The first step of making the instrument is to find a suitable piece of wood, before carving it into a smooth, svelte instrument. Once these steps are complete, the surface needs to be painted and the strings attached. The whole process takes more than a year to finish. The retail price is over 60,000 yuan ($9,230) for each guqin.

"Nowadays I have more than 30 apprentices and most of them are very young," Chen Yimin said. "I am happy to see so many young people interested in doing this."

Bright paintings

Su Xin is a pith painter who is taking more active steps in promoting the heritage she bears. Pith painting may be an art form that many people have never heard of, but it has been Su's primary pursuit for almost 10 years.

Pith, the material used to make the paper which is then painted on, comes from the spongy cellular tissue found in the central stem of a small tree indigenous to south China. In order to be processed for use in painting, it is cut by hand with a knife into thin sheets which are then dried, trimmed and used for painting without any further treatment.

Unlike other manufactured paper, the paint sits on the surface instead of sinking into the paper, and produces a bright effect that cannot be reproduced via other methods.

It is believed that pith was first used for painting in the early 19th century as a response to the growing demand for inexpensive, lightweight souvenirs following the massive growth in trade around that time. Guangzhou, an important port city then as it is now, was a bustling center for traders from all corners of the world.

To learn more about the history of pith painting, Su traveled to the places where the trees are grown and brought back samples of different types to study. She has also visited many scholars studying pith painting both in China and overseas.

"Most of the scholars focus on the historic role of the paintings, but I want to make it alive again now," Su told Beijing Review.

Su has spent years trying pith from different places and learning how to make the material in a more proficient and efficient way. Around 10 years ago after conducting a survey she discovered that only 3 to 8 percent of people had ever heard of pith painting, and it was then that she decided it was crucial to promote it to children.

In the first four years of this project, she focused on teaching the skill of making the pith itself.

"Pith paper is more vulnerable, and students need to learn the nature of it and how not to waste it.
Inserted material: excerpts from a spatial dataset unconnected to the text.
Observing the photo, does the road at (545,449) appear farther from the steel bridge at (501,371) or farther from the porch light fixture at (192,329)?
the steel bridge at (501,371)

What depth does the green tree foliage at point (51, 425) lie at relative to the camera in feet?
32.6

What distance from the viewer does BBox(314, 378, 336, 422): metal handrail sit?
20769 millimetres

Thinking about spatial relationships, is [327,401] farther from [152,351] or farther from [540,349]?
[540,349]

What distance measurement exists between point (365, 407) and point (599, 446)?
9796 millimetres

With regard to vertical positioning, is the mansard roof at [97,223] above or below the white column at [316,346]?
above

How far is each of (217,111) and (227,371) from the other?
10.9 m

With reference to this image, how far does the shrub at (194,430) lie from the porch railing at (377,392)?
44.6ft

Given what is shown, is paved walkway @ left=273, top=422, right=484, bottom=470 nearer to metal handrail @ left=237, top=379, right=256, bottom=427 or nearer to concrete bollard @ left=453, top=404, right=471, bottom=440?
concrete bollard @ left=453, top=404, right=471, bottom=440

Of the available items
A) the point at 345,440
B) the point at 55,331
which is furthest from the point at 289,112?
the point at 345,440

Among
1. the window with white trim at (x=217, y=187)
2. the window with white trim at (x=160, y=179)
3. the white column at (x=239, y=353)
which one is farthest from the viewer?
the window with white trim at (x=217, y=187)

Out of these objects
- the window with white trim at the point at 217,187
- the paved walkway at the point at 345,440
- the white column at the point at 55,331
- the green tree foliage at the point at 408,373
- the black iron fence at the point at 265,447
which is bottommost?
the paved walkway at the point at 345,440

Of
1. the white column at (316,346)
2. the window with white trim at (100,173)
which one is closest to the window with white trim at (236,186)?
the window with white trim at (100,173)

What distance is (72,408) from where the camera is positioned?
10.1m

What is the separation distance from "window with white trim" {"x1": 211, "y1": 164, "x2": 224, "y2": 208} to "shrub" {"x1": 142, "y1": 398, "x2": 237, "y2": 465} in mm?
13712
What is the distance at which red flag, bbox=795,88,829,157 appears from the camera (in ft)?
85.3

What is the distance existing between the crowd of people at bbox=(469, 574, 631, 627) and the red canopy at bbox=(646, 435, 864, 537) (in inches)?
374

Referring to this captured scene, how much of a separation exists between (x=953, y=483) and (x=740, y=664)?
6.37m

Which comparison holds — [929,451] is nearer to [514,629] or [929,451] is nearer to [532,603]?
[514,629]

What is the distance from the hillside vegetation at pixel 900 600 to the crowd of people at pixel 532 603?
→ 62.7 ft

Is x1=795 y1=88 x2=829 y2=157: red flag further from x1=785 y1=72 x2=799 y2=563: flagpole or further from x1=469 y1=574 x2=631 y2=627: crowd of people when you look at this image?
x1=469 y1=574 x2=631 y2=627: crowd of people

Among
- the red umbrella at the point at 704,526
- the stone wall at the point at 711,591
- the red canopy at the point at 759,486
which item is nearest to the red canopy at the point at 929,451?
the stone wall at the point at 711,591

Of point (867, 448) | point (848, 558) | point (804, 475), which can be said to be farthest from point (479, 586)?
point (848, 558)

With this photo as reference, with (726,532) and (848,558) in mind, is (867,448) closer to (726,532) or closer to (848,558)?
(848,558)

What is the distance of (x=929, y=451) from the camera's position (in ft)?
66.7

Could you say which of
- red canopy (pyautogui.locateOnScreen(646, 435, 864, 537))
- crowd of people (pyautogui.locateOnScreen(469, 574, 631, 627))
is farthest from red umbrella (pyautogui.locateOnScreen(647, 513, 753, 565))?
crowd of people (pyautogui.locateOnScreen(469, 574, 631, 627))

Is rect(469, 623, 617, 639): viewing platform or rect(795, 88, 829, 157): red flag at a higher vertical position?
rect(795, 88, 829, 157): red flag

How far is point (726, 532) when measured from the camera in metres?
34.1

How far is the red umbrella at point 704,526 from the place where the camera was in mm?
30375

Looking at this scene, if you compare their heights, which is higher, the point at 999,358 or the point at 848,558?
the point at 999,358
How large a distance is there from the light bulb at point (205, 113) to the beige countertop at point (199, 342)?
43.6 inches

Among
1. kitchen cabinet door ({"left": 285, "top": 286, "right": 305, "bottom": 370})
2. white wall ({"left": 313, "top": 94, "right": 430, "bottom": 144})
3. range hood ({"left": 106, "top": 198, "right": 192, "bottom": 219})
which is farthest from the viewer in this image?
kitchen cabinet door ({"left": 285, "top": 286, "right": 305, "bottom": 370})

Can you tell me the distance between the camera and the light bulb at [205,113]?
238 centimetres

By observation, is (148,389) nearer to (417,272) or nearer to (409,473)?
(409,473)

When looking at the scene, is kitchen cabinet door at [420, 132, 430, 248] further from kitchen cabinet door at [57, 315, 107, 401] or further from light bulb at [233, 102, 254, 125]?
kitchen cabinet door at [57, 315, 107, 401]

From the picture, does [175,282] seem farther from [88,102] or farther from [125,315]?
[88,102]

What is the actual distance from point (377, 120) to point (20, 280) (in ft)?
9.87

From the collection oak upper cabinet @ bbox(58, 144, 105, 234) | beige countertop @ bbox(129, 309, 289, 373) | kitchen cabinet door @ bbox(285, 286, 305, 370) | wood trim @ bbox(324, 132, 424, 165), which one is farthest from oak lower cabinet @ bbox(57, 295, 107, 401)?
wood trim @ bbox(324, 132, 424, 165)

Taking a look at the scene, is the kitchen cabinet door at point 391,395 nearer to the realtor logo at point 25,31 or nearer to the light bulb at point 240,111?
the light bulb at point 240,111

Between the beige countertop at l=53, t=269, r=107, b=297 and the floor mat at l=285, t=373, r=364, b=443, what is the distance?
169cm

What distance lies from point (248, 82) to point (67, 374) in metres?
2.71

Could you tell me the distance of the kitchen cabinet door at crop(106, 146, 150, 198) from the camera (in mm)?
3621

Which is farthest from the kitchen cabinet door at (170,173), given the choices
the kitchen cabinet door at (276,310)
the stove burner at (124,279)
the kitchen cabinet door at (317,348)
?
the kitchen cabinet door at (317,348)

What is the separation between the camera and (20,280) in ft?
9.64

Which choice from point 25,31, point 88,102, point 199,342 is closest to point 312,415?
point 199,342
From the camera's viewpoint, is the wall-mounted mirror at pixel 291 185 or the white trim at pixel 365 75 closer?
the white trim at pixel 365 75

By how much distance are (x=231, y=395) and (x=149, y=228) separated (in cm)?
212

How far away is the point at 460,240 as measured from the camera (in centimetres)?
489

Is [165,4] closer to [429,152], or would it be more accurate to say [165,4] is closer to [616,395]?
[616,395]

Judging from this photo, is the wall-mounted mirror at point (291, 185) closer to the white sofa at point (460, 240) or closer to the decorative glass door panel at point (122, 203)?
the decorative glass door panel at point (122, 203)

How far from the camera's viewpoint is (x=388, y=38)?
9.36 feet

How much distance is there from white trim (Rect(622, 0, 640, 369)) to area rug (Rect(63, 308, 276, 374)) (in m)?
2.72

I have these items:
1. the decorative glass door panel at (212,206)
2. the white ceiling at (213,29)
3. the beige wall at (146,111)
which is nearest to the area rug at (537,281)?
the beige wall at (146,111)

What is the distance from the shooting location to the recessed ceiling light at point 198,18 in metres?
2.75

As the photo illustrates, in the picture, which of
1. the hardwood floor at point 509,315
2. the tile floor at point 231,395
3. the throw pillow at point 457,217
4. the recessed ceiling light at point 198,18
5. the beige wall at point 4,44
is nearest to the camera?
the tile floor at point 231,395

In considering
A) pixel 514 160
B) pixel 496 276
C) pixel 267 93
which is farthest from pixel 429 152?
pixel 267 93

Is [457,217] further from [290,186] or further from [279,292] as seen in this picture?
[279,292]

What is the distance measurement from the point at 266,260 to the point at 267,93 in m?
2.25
It is a way of talking with nature," Su said.

During the following six years she focused her teaching on the skill of applying paint to its surface.

Now, more than 70 kindergartens, primary schools and middle schools in Guangzhou have taken pith painting classes, involving more than 100,000 students.

Su has since turned her attention to compiling books on teaching children about pith painting, and finding new ways to promote the art form in more innovative ways.

"Pith painting is a part of the memory of Guangzhou," Su said. "With further promotion, it will also be a vivid way to record the present and future of the city as well."